El bandido se aferró al arma como un  náufrago a su balsa.

-¡El rifle es mío he dicho!

No se dio cuenta pero estaba apuntándole, notaba la tensión del percutor, la fuerza leve que demandaba a gritos el gatillo para liberar la bala y ofrecer, con una nueva muerte, algo de calidez al frío metal. Quiso seguir hablando pero el índice actúo, instintivo, antes que la lengua. El proyectil salió y, casi a la vez, habló el revólver del hombre desfigurado. El grandullón cayó de espaldas y un hilo de sangre cayó por la comisura de los labios hasta manchar su barba.

El tipo desfigurado se llevó la mano a la sangre que manaba de su costado; mas, consciente de su situación, dirigió su arma rápidamente hacia Tabitha, quien se detuvo a pocos centímetros del revólver. Entonces fue Jonowl quien, sacando fuerzas de pura rabia, saltó sobre el bandido y con su mano derecha asió el mango de su cuchillo, mientras notaba como si un cristal rasgara cada uno de sus músculos. Aguantó el aliento y clavó el filo sobre la carne, cuando el dolor le hizo abandonar el control de su brazo, apoyó la palma de su mano izquierda sobre el mango y presionó con fuerza hasta que la guarda se tiñó de sangre.

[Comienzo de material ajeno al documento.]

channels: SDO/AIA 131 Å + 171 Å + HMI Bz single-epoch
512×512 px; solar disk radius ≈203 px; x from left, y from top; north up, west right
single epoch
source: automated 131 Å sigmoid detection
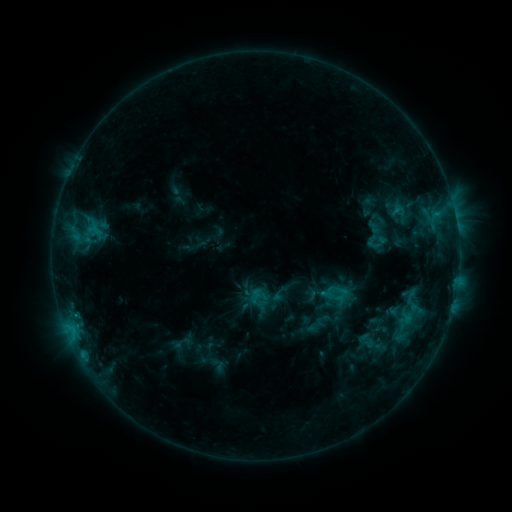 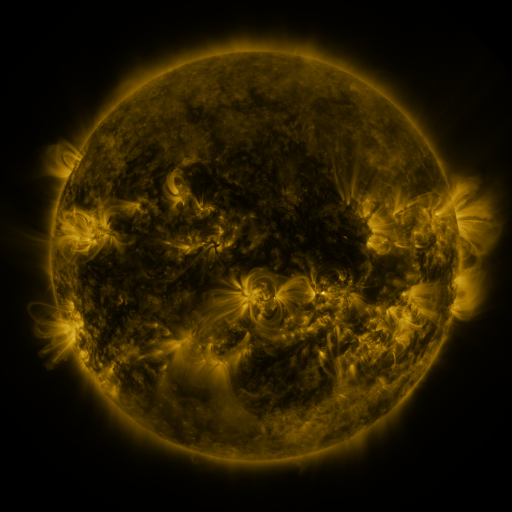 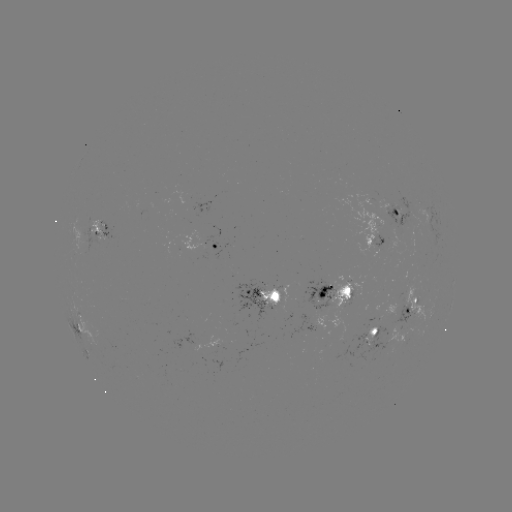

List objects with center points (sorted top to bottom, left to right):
sigmoid: (399, 211)
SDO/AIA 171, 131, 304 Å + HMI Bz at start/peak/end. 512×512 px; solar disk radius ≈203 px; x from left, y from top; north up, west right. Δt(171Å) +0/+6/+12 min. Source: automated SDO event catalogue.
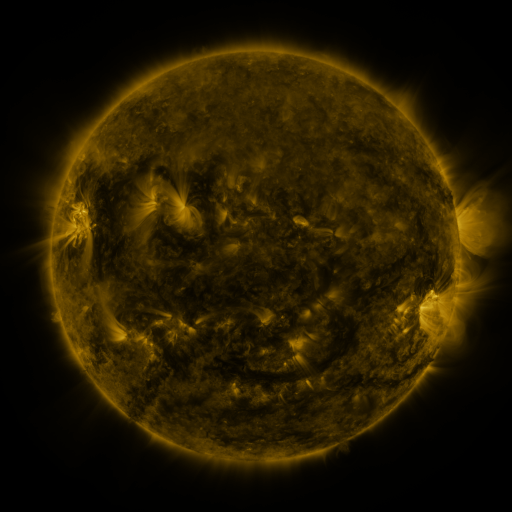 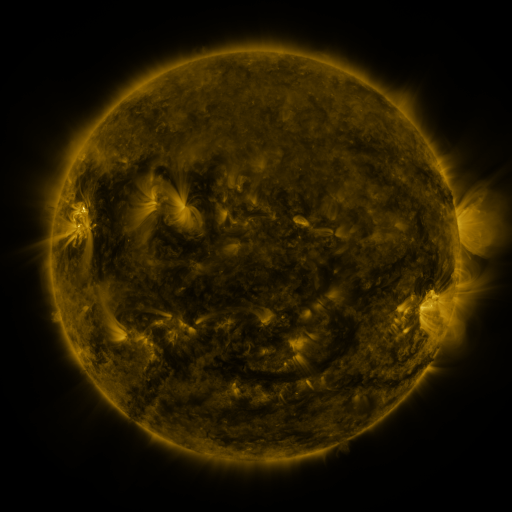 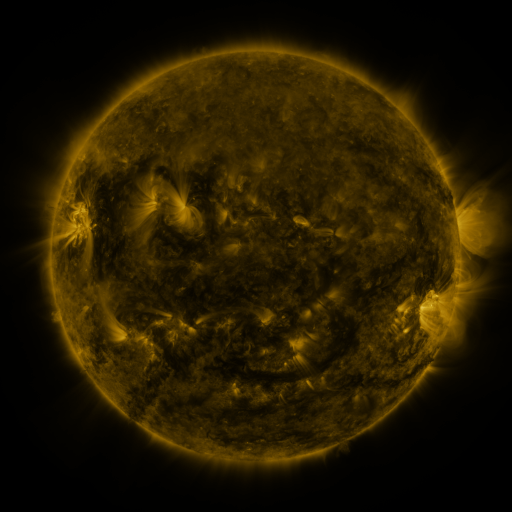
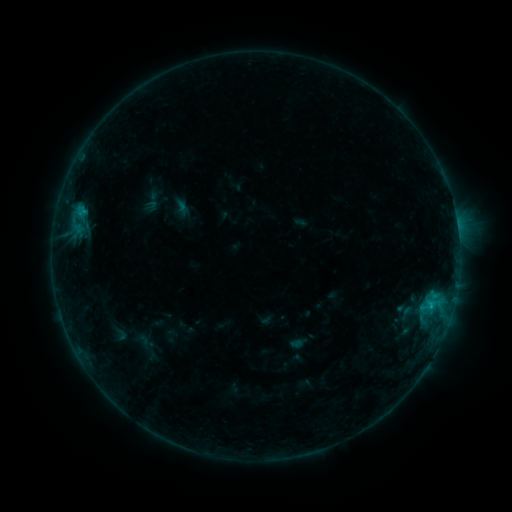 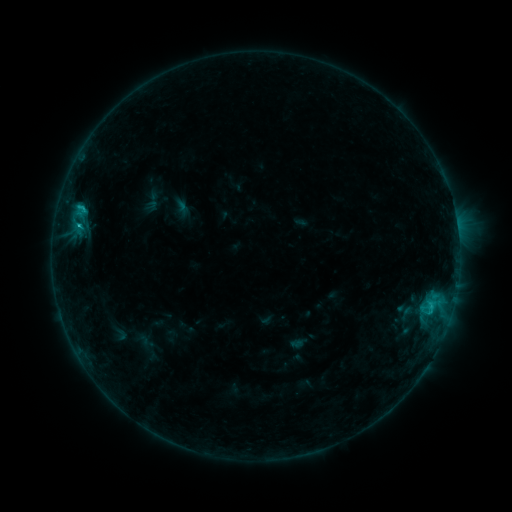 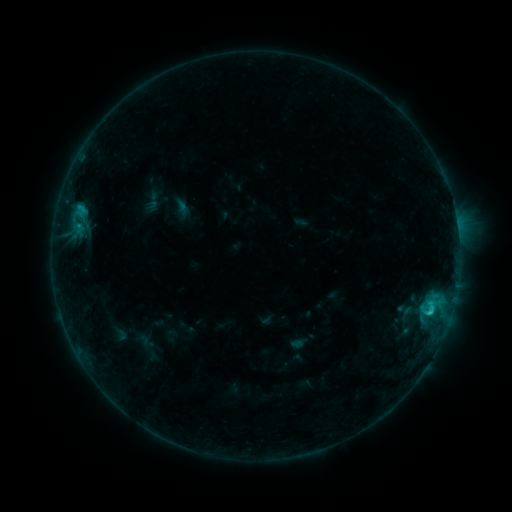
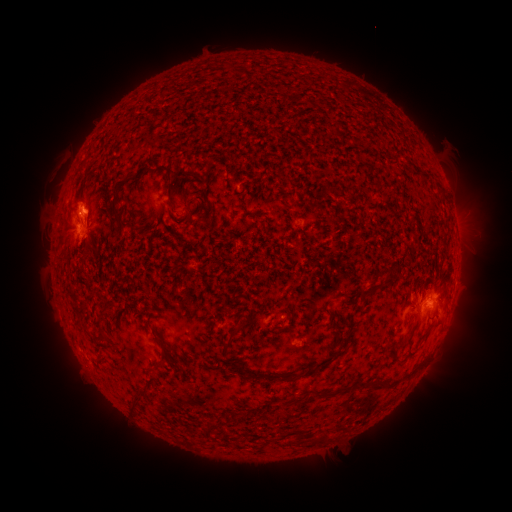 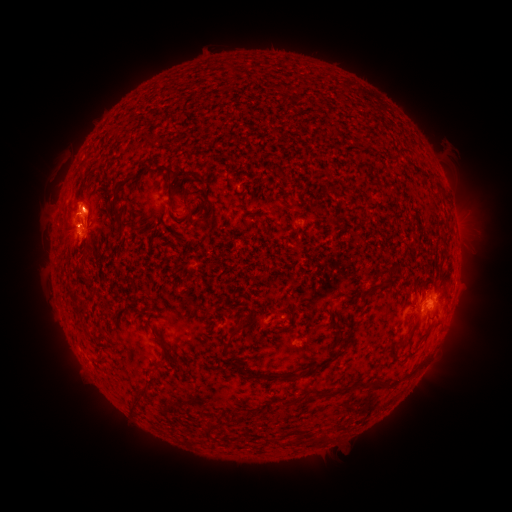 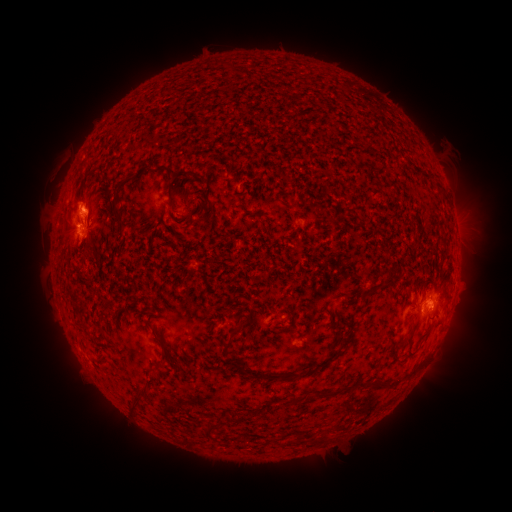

El bandido, entre gritos, levantó su revólver hacia Jonowl y un estruendo de pólvora lo calló para siempre. Tabitha estaba de pie, temblando, con lágrimas en los ojos y el Smith&Wesson de 7 tiros humeando. Dejó caer el arma y se acercó a Jonowl, quien la acogió con su brazo y se quedaron aturdidos, mirando a los cadáveres, respirando con brasas en los pulmones, asaeteados por el hormigueo de la tensión liberada. Cuando quisieron darse cuenta de lo que pasaba abajo, decenas de gritos y alaridos llenaban el pueblo.

Se incorporaron y acertaron a distinguir el carro de Ángel junto a DeLoyd y una treintena de guerreros indios recorriendo el pueblo al acecho de los bandidos que, disparando en vano, intentaban batirse en retirada. En el segundo punto más elevado del pueblo, el reverendo y la viuda del desierto movían los brazos enérgicamente, bajo la campana, pidiendo ayuda. Un poco más cerca, frente al saloon, el cuerpo del Dr. Well yacía inerte, mientras un desorientado Bison caminaba torpemente con la mano en la espalda. Más allá, en la herrería, alguno de los presentes parecía haber sido herido.

Jonowl respiró hondo y tragó cuatro o cinco veces hasta aliviar la sequedad extrema de su garganta.


-Tabitha, dime cómo puedo hacer un apaño con esta herida y en seguida me reúno contigo. Me temo que necesitan tu ayuda.